Pull out the records from the line containing "How far is the village" through the line containing "4. point (395, 314)", both included. Reproduce those lines word for word.

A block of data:
* Start *
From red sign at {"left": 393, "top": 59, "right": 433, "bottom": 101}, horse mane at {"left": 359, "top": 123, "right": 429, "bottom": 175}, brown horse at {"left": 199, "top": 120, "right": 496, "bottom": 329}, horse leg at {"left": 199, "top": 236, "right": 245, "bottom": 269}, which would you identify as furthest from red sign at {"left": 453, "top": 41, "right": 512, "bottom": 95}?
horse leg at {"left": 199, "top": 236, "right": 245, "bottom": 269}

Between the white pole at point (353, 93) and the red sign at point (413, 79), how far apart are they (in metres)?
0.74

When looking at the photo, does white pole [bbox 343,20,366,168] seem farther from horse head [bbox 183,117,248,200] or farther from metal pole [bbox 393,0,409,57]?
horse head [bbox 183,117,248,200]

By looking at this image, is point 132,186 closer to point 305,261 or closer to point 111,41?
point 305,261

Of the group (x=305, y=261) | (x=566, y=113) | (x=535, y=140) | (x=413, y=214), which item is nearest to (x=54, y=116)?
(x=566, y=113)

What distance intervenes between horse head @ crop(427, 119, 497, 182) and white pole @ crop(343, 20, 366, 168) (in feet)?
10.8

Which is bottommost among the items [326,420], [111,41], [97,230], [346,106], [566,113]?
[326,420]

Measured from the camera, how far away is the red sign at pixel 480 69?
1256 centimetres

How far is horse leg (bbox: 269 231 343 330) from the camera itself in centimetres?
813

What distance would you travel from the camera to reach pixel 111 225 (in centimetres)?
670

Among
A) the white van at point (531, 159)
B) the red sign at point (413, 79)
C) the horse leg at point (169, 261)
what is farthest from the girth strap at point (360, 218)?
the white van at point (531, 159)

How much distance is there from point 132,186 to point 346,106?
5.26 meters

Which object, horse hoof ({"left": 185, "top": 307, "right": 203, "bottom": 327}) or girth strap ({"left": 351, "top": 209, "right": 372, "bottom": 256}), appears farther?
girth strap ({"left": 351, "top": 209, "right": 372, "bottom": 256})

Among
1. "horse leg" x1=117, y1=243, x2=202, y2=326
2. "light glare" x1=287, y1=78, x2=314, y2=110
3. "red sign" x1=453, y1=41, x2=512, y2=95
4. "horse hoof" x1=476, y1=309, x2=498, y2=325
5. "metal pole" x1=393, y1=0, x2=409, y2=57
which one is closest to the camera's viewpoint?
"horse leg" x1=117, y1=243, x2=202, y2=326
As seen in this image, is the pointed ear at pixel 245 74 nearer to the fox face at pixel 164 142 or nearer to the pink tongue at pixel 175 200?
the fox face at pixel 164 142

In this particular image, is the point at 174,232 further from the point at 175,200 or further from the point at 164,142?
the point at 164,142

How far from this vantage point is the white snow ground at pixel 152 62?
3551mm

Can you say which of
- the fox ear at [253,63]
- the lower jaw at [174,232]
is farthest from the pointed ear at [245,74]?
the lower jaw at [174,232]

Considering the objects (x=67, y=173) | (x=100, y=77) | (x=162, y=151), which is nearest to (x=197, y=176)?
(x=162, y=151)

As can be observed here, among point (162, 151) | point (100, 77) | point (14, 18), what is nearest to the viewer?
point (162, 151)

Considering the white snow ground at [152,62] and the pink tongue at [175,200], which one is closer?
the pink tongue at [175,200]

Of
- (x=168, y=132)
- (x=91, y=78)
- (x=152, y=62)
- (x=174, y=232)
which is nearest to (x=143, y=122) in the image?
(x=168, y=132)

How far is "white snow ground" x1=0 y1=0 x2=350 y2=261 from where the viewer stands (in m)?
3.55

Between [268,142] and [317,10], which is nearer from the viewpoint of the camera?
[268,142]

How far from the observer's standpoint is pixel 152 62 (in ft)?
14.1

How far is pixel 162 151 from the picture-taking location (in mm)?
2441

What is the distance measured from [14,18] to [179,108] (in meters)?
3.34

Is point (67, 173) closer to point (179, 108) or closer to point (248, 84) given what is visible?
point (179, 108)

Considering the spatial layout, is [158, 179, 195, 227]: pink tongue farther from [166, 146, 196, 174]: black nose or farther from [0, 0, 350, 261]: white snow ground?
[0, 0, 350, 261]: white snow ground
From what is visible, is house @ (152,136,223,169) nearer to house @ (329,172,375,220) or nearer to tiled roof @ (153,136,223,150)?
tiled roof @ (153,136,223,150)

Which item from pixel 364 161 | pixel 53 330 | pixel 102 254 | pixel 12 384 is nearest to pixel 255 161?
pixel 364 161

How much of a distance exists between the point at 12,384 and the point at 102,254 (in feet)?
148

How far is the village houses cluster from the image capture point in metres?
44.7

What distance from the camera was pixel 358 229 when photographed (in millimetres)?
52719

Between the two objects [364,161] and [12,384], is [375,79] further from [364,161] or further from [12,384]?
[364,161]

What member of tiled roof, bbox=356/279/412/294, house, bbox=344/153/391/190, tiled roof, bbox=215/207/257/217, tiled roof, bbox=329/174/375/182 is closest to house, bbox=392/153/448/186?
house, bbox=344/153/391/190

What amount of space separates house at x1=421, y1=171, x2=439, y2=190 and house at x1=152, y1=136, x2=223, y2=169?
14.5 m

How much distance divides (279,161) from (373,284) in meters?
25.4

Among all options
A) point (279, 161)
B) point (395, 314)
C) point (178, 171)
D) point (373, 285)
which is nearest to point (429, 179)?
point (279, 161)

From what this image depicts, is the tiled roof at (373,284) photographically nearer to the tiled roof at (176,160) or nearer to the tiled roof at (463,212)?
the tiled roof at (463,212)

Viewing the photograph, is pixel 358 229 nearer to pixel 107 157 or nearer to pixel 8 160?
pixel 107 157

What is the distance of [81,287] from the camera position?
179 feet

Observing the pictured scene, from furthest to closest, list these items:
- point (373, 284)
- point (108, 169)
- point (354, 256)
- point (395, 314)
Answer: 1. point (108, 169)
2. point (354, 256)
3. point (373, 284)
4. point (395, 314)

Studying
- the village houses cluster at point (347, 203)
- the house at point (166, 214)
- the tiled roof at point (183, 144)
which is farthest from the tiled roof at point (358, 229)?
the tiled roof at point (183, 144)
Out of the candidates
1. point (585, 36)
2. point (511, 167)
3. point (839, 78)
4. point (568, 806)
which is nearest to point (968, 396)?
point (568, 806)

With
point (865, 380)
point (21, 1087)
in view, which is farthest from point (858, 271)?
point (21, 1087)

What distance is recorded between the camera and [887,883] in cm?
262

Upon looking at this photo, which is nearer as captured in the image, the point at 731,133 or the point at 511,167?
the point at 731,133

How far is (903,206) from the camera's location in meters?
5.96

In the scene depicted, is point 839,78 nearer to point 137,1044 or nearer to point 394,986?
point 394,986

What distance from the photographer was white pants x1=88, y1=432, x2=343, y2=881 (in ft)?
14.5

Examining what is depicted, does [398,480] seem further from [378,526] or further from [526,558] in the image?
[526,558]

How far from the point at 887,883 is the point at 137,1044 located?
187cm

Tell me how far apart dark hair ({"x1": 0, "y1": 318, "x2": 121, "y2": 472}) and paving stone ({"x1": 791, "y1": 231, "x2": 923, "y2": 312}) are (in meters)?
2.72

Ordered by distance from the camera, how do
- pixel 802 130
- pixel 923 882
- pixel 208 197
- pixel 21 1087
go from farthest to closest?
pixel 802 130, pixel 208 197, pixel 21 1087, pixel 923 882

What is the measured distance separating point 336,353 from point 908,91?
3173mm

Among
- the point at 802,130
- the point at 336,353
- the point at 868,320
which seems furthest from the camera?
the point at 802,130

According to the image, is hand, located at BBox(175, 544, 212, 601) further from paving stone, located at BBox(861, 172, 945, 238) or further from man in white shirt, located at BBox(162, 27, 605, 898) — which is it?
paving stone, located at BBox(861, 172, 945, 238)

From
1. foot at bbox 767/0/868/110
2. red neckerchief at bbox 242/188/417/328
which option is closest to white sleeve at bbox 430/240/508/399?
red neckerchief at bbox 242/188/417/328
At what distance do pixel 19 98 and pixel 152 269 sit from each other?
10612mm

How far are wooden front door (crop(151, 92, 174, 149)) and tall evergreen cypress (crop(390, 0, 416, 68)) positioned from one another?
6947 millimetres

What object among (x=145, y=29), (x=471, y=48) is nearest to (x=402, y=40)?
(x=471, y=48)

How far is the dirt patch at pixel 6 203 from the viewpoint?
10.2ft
* End *
• **RESULT FOR THIS TASK**:
How far is the village houses cluster from the image capture point in metres?
44.7

What distance from the camera was pixel 358 229 when photographed (in millimetres)?
52719

Between the two objects [364,161] and [12,384], is [375,79] further from [364,161] or further from [12,384]?
[364,161]

What member of tiled roof, bbox=356/279/412/294, house, bbox=344/153/391/190, tiled roof, bbox=215/207/257/217, tiled roof, bbox=329/174/375/182 is closest to house, bbox=392/153/448/186?
house, bbox=344/153/391/190

What amount of space separates house at x1=421, y1=171, x2=439, y2=190 and house at x1=152, y1=136, x2=223, y2=169?
14.5 m

How much distance divides (279,161) from (373,284) in meters?
25.4

Among all options
A) point (279, 161)
B) point (395, 314)
C) point (178, 171)
D) point (373, 285)
which is nearest to point (429, 179)?
point (279, 161)

From what this image depicts, is the tiled roof at (373,284) photographically nearer to the tiled roof at (176,160) or nearer to the tiled roof at (463,212)?
the tiled roof at (463,212)

Viewing the photograph, is pixel 358 229 nearer to pixel 107 157 or nearer to pixel 8 160?
pixel 107 157

What is the distance of [81,287] from the camera position?
179 feet

Observing the pictured scene, from furthest to closest, list these items:
- point (373, 284)
- point (108, 169)
- point (354, 256)
- point (395, 314)
Answer: 1. point (108, 169)
2. point (354, 256)
3. point (373, 284)
4. point (395, 314)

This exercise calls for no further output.